**EXERCISE DETAILS:** Would you reproduce all of the entries exactly?

Plain-text document sources:
■ ■ ■ ■ ■

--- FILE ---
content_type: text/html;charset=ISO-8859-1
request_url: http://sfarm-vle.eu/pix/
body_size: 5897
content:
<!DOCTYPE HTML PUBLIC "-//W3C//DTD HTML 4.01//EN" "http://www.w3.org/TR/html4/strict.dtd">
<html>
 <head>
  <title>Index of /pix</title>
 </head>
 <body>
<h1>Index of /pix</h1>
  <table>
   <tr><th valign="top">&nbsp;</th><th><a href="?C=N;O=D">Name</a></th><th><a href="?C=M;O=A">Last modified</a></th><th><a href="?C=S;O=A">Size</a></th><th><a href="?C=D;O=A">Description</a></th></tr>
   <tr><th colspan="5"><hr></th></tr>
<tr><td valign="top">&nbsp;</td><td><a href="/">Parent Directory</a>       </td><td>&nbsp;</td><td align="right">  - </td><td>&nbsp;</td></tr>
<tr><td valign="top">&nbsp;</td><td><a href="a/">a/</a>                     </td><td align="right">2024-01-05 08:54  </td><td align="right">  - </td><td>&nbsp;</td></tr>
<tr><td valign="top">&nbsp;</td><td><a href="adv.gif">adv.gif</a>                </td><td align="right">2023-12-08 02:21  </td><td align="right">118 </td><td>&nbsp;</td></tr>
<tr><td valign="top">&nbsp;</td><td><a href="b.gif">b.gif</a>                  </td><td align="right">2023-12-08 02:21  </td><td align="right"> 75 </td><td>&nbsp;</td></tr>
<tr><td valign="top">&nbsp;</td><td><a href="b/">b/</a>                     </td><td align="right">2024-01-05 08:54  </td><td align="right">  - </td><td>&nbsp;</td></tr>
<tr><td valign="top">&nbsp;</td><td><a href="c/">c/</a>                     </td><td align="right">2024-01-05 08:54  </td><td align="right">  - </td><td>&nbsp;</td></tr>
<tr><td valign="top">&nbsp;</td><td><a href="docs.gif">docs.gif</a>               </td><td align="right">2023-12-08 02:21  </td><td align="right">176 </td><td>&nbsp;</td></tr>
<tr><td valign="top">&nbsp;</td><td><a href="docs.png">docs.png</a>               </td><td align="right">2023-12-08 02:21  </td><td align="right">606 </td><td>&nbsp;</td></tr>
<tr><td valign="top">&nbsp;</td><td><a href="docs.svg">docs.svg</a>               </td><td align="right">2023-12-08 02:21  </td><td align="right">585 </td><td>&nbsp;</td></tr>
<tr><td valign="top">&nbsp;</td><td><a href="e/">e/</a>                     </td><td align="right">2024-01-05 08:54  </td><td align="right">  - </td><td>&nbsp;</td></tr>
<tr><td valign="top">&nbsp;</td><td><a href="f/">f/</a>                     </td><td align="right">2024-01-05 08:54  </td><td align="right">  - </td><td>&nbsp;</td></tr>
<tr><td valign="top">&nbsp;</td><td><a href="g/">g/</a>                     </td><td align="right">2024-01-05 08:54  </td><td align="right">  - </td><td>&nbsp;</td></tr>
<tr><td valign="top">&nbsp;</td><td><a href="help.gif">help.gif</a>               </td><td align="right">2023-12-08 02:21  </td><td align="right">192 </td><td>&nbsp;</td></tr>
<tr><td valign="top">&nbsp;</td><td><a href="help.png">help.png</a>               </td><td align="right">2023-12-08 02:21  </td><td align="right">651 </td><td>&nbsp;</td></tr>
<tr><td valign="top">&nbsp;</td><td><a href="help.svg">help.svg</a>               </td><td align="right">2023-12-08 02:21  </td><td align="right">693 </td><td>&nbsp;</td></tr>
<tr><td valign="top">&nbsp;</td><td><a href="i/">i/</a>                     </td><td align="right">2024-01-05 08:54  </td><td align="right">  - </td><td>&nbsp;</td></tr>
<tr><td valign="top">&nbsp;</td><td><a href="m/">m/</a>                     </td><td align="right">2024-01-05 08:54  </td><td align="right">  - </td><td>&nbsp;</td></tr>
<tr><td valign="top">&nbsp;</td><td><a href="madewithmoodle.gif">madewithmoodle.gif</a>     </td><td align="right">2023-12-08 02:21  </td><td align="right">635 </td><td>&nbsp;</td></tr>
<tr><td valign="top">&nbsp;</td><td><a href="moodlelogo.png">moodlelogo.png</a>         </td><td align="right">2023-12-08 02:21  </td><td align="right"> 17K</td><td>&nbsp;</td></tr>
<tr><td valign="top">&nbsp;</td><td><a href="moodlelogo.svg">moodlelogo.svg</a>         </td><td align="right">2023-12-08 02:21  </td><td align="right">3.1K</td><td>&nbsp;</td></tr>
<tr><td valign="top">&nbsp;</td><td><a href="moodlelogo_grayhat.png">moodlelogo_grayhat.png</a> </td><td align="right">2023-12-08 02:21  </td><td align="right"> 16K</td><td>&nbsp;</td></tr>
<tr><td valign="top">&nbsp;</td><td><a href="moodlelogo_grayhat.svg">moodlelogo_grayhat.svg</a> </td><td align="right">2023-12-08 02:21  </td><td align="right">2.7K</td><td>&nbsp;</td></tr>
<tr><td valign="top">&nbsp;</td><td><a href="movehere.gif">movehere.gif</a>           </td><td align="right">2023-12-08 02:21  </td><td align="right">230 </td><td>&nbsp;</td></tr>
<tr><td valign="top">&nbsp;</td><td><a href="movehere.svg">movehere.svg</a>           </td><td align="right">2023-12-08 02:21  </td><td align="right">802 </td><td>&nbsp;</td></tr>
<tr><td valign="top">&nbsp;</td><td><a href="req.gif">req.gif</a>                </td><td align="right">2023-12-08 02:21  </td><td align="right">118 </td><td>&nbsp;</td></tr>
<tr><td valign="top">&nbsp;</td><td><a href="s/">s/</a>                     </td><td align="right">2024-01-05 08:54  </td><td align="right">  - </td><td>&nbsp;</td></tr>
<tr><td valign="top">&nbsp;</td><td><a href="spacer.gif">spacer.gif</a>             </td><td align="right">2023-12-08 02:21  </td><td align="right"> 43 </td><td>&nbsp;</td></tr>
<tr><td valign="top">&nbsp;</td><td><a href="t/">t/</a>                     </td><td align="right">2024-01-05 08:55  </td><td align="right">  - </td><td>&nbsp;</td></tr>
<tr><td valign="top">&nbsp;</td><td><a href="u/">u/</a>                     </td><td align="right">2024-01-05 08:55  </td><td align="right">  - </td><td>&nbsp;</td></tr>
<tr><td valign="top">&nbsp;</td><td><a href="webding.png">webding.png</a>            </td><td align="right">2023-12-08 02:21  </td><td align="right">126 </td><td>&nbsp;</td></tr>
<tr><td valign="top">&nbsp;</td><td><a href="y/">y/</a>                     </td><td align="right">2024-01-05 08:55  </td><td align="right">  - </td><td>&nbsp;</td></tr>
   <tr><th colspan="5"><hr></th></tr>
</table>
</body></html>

■ ■ ■ ■ ■

**EXPECTED OUTPUT:**
--- FILE ---
content_type: text/html;charset=ISO-8859-1
request_url: http://sfarm-vle.eu/pix/
body_size: 5897
content:
<!DOCTYPE HTML PUBLIC "-//W3C//DTD HTML 4.01//EN" "http://www.w3.org/TR/html4/strict.dtd">
<html>
 <head>
  <title>Index of /pix</title>
 </head>
 <body>
<h1>Index of /pix</h1>
  <table>
   <tr><th valign="top">&nbsp;</th><th><a href="?C=N;O=D">Name</a></th><th><a href="?C=M;O=A">Last modified</a></th><th><a href="?C=S;O=A">Size</a></th><th><a href="?C=D;O=A">Description</a></th></tr>
   <tr><th colspan="5"><hr></th></tr>
<tr><td valign="top">&nbsp;</td><td><a href="/">Parent Directory</a>       </td><td>&nbsp;</td><td align="right">  - </td><td>&nbsp;</td></tr>
<tr><td valign="top">&nbsp;</td><td><a href="a/">a/</a>                     </td><td align="right">2024-01-05 08:54  </td><td align="right">  - </td><td>&nbsp;</td></tr>
<tr><td valign="top">&nbsp;</td><td><a href="adv.gif">adv.gif</a>                </td><td align="right">2023-12-08 02:21  </td><td align="right">118 </td><td>&nbsp;</td></tr>
<tr><td valign="top">&nbsp;</td><td><a href="b.gif">b.gif</a>                  </td><td align="right">2023-12-08 02:21  </td><td align="right"> 75 </td><td>&nbsp;</td></tr>
<tr><td valign="top">&nbsp;</td><td><a href="b/">b/</a>                     </td><td align="right">2024-01-05 08:54  </td><td align="right">  - </td><td>&nbsp;</td></tr>
<tr><td valign="top">&nbsp;</td><td><a href="c/">c/</a>                     </td><td align="right">2024-01-05 08:54  </td><td align="right">  - </td><td>&nbsp;</td></tr>
<tr><td valign="top">&nbsp;</td><td><a href="docs.gif">docs.gif</a>               </td><td align="right">2023-12-08 02:21  </td><td align="right">176 </td><td>&nbsp;</td></tr>
<tr><td valign="top">&nbsp;</td><td><a href="docs.png">docs.png</a>               </td><td align="right">2023-12-08 02:21  </td><td align="right">606 </td><td>&nbsp;</td></tr>
<tr><td valign="top">&nbsp;</td><td><a href="docs.svg">docs.svg</a>               </td><td align="right">2023-12-08 02:21  </td><td align="right">585 </td><td>&nbsp;</td></tr>
<tr><td valign="top">&nbsp;</td><td><a href="e/">e/</a>                     </td><td align="right">2024-01-05 08:54  </td><td align="right">  - </td><td>&nbsp;</td></tr>
<tr><td valign="top">&nbsp;</td><td><a href="f/">f/</a>                     </td><td align="right">2024-01-05 08:54  </td><td align="right">  - </td><td>&nbsp;</td></tr>
<tr><td valign="top">&nbsp;</td><td><a href="g/">g/</a>                     </td><td align="right">2024-01-05 08:54  </td><td align="right">  - </td><td>&nbsp;</td></tr>
<tr><td valign="top">&nbsp;</td><td><a href="help.gif">help.gif</a>               </td><td align="right">2023-12-08 02:21  </td><td align="right">192 </td><td>&nbsp;</td></tr>
<tr><td valign="top">&nbsp;</td><td><a href="help.png">help.png</a>               </td><td align="right">2023-12-08 02:21  </td><td align="right">651 </td><td>&nbsp;</td></tr>
<tr><td valign="top">&nbsp;</td><td><a href="help.svg">help.svg</a>               </td><td align="right">2023-12-08 02:21  </td><td align="right">693 </td><td>&nbsp;</td></tr>
<tr><td valign="top">&nbsp;</td><td><a href="i/">i/</a>                     </td><td align="right">2024-01-05 08:54  </td><td align="right">  - </td><td>&nbsp;</td></tr>
<tr><td valign="top">&nbsp;</td><td><a href="m/">m/</a>                     </td><td align="right">2024-01-05 08:54  </td><td align="right">  - </td><td>&nbsp;</td></tr>
<tr><td valign="top">&nbsp;</td><td><a href="madewithmoodle.gif">madewithmoodle.gif</a>     </td><td align="right">2023-12-08 02:21  </td><td align="right">635 </td><td>&nbsp;</td></tr>
<tr><td valign="top">&nbsp;</td><td><a href="moodlelogo.png">moodlelogo.png</a>         </td><td align="right">2023-12-08 02:21  </td><td align="right"> 17K</td><td>&nbsp;</td></tr>
<tr><td valign="top">&nbsp;</td><td><a href="moodlelogo.svg">moodlelogo.svg</a>         </td><td align="right">2023-12-08 02:21  </td><td align="right">3.1K</td><td>&nbsp;</td></tr>
<tr><td valign="top">&nbsp;</td><td><a href="moodlelogo_grayhat.png">moodlelogo_grayhat.png</a> </td><td align="right">2023-12-08 02:21  </td><td align="right"> 16K</td><td>&nbsp;</td></tr>
<tr><td valign="top">&nbsp;</td><td><a href="moodlelogo_grayhat.svg">moodlelogo_grayhat.svg</a> </td><td align="right">2023-12-08 02:21  </td><td align="right">2.7K</td><td>&nbsp;</td></tr>
<tr><td valign="top">&nbsp;</td><td><a href="movehere.gif">movehere.gif</a>           </td><td align="right">2023-12-08 02:21  </td><td align="right">230 </td><td>&nbsp;</td></tr>
<tr><td valign="top">&nbsp;</td><td><a href="movehere.svg">movehere.svg</a>           </td><td align="right">2023-12-08 02:21  </td><td align="right">802 </td><td>&nbsp;</td></tr>
<tr><td valign="top">&nbsp;</td><td><a href="req.gif">req.gif</a>                </td><td align="right">2023-12-08 02:21  </td><td align="right">118 </td><td>&nbsp;</td></tr>
<tr><td valign="top">&nbsp;</td><td><a href="s/">s/</a>                     </td><td align="right">2024-01-05 08:54  </td><td align="right">  - </td><td>&nbsp;</td></tr>
<tr><td valign="top">&nbsp;</td><td><a href="spacer.gif">spacer.gif</a>             </td><td align="right">2023-12-08 02:21  </td><td align="right"> 43 </td><td>&nbsp;</td></tr>
<tr><td valign="top">&nbsp;</td><td><a href="t/">t/</a>                     </td><td align="right">2024-01-05 08:55  </td><td align="right">  - </td><td>&nbsp;</td></tr>
<tr><td valign="top">&nbsp;</td><td><a href="u/">u/</a>                     </td><td align="right">2024-01-05 08:55  </td><td align="right">  - </td><td>&nbsp;</td></tr>
<tr><td valign="top">&nbsp;</td><td><a href="webding.png">webding.png</a>            </td><td align="right">2023-12-08 02:21  </td><td align="right">126 </td><td>&nbsp;</td></tr>
<tr><td valign="top">&nbsp;</td><td><a href="y/">y/</a>                     </td><td align="right">2024-01-05 08:55  </td><td align="right">  - </td><td>&nbsp;</td></tr>
   <tr><th colspan="5"><hr></th></tr>
</table>
</body></html>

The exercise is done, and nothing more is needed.